Twelve HBeAg-positive patients did not receive antiviral prophylaxis. Of these, 6 showed HBV reactivation at a mean 61.3 months (range, 9 to 107 months) after KT. After lamivudine treatment, all showed BCR, at a mean 10.7 months, (range 4 to 23 months) after reactivation. Two patients experienced a second episode of HBV reactivation due to the YMDD mutation. Both were switched to adefovir and achieved a second BCR. One patient was diagnosed with HCC 96 months after KT and died 17 months later. During a mean follow-up of 99 months (range, 1 to 162 months) after KT, 25 HBeAg-positive patients survived without hepatic failure or HCC.

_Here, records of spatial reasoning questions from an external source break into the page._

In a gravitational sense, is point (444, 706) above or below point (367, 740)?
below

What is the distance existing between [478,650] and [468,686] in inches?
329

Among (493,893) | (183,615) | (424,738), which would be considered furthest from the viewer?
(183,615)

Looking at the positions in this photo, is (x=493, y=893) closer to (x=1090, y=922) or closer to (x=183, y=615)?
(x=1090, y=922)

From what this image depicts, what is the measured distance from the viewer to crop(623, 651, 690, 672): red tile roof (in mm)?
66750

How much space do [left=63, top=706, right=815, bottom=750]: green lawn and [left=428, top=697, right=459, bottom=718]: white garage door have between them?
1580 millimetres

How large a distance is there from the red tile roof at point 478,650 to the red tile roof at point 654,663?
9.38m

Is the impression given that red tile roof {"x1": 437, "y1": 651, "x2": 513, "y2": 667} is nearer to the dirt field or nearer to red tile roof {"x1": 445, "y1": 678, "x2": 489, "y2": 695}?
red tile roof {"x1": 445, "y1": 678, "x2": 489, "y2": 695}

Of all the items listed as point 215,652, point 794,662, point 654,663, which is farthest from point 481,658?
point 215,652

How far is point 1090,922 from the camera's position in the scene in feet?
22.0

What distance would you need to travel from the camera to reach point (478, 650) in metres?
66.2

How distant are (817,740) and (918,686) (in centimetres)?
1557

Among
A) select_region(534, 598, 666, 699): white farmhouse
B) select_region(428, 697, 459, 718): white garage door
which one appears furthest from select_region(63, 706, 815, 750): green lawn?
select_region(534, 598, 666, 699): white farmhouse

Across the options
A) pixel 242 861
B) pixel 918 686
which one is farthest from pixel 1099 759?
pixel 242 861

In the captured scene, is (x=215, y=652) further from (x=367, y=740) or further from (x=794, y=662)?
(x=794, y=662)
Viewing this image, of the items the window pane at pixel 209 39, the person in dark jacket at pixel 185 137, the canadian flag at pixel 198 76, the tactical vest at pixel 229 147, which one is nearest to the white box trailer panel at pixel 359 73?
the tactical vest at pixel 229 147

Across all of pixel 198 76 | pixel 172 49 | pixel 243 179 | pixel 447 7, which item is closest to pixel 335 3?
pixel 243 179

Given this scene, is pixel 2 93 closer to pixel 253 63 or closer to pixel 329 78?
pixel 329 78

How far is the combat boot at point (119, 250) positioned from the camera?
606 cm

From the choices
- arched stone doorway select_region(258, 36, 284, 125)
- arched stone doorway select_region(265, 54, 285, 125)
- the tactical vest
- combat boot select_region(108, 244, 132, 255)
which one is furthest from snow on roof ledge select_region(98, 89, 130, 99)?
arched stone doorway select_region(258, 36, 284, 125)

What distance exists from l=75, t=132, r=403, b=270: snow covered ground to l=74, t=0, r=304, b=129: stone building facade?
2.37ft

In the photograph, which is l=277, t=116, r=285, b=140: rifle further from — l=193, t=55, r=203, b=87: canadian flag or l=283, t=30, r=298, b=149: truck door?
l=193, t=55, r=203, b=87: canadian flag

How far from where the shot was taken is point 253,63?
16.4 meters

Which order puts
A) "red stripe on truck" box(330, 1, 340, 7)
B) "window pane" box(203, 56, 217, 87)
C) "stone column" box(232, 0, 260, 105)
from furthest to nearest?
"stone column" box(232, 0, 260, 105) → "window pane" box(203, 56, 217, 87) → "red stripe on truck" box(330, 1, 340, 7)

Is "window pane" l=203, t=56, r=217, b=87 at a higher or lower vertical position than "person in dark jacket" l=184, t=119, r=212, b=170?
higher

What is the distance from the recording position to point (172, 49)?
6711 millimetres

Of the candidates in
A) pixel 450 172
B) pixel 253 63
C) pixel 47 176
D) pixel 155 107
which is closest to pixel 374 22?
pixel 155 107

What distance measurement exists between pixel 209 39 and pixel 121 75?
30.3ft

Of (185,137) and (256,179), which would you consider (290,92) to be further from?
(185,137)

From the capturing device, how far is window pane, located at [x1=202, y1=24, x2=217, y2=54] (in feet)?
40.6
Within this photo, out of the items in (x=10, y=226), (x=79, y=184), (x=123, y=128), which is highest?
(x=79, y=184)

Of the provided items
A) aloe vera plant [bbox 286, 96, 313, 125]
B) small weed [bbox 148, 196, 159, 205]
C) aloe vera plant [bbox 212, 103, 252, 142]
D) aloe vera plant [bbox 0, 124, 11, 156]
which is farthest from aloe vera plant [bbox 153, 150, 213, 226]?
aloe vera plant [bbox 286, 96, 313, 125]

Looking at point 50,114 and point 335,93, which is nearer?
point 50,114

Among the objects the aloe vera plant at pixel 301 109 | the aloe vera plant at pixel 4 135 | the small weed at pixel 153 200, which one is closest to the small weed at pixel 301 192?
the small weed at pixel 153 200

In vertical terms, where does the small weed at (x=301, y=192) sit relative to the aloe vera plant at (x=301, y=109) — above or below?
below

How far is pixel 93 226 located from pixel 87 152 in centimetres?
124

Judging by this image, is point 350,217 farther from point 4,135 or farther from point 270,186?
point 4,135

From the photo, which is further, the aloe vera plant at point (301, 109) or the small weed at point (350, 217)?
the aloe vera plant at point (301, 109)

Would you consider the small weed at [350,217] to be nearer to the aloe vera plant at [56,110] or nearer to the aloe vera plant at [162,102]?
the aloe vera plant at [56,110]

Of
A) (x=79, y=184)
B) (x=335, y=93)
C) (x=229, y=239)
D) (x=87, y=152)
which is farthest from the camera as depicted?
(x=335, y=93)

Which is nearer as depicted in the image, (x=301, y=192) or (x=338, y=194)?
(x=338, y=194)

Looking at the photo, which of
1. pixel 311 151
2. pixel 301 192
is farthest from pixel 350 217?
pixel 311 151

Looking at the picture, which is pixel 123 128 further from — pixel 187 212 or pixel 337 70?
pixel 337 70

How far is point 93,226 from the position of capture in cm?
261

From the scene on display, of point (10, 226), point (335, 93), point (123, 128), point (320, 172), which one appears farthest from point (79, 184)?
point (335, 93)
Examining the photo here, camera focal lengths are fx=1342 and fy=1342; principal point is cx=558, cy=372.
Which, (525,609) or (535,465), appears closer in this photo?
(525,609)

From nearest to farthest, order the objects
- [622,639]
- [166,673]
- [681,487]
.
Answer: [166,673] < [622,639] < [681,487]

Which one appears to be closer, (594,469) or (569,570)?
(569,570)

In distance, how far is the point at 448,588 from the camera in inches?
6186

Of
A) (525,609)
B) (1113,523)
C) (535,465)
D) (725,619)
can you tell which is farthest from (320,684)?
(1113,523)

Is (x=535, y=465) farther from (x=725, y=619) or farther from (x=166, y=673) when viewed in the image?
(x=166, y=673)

Of 57 HBeAg-negative patients, 35 were started on antiviral prophylaxis (Fig. 3). HBV reactivation occurred in 14 of these 35 patients at a mean 39.1 months (range 3 to 102 months) after KT. The YMDD mutation was detected in 11 of these patients, who were switched to adefovir or entecavir. BCRs were observed in 13 patients at a mean 4.9 months (range 1 to 16 months) after reactivation. Three patients died of hepatic failure at 20, 90 and 105 months after KT, respectively. Two patients experienced second episodes of HBV reactivation, at 20 and 100 months after KT, respectively. After management with adefovir or entecavir, their hepatic function remained stable. HCC developed in 2 patients at 4 and 31 months after KT. One died of cytomegalovirus pneumonia, whereas the second remains alive. Another 4 patients died of pulmonary thromboembolism, postoperative complications and pneumonia, at 2, 8, 8 and 68 months after KT, respectively. On this progress, 4 patients experienced HBeAg reversion and 1 patient showed HBsAg clearance.
Of 22 HBeAg-negative patients who did not receive antiviral prophylaxis, 14 experienced HBV reactivation at a mean 10.3 months (range 3 to 46 months) after KT. After treatment with lamivudine or entecavir, all showed BCR, at a mean 6.2 months (range 2 to 28 months) after reactivation. Four experienced a second episode of HBV reactivation, at 14, 40, 41 and 63 months, respectively, after KT. Of these, 1 died 75 months after KT and the other 3 patients have survived without hepatic dysfunction. An additional 3 subjects also died, at 7, 45 and 132 months after KT. Three patients showed HBeAg reversion, at 6, 12 and 32 months, respectively, after KT.
Of 11 patients for whom data about HBeAg were not available, 7 received lamivudine prophylaxis. Of these, 1 patient experienced HBV reactivation 24 months after KT due to a YMDD mutation. This patient showed a BCR after treatment with adefovir for 10 months. Two patients died at 2 and 43 months after KT.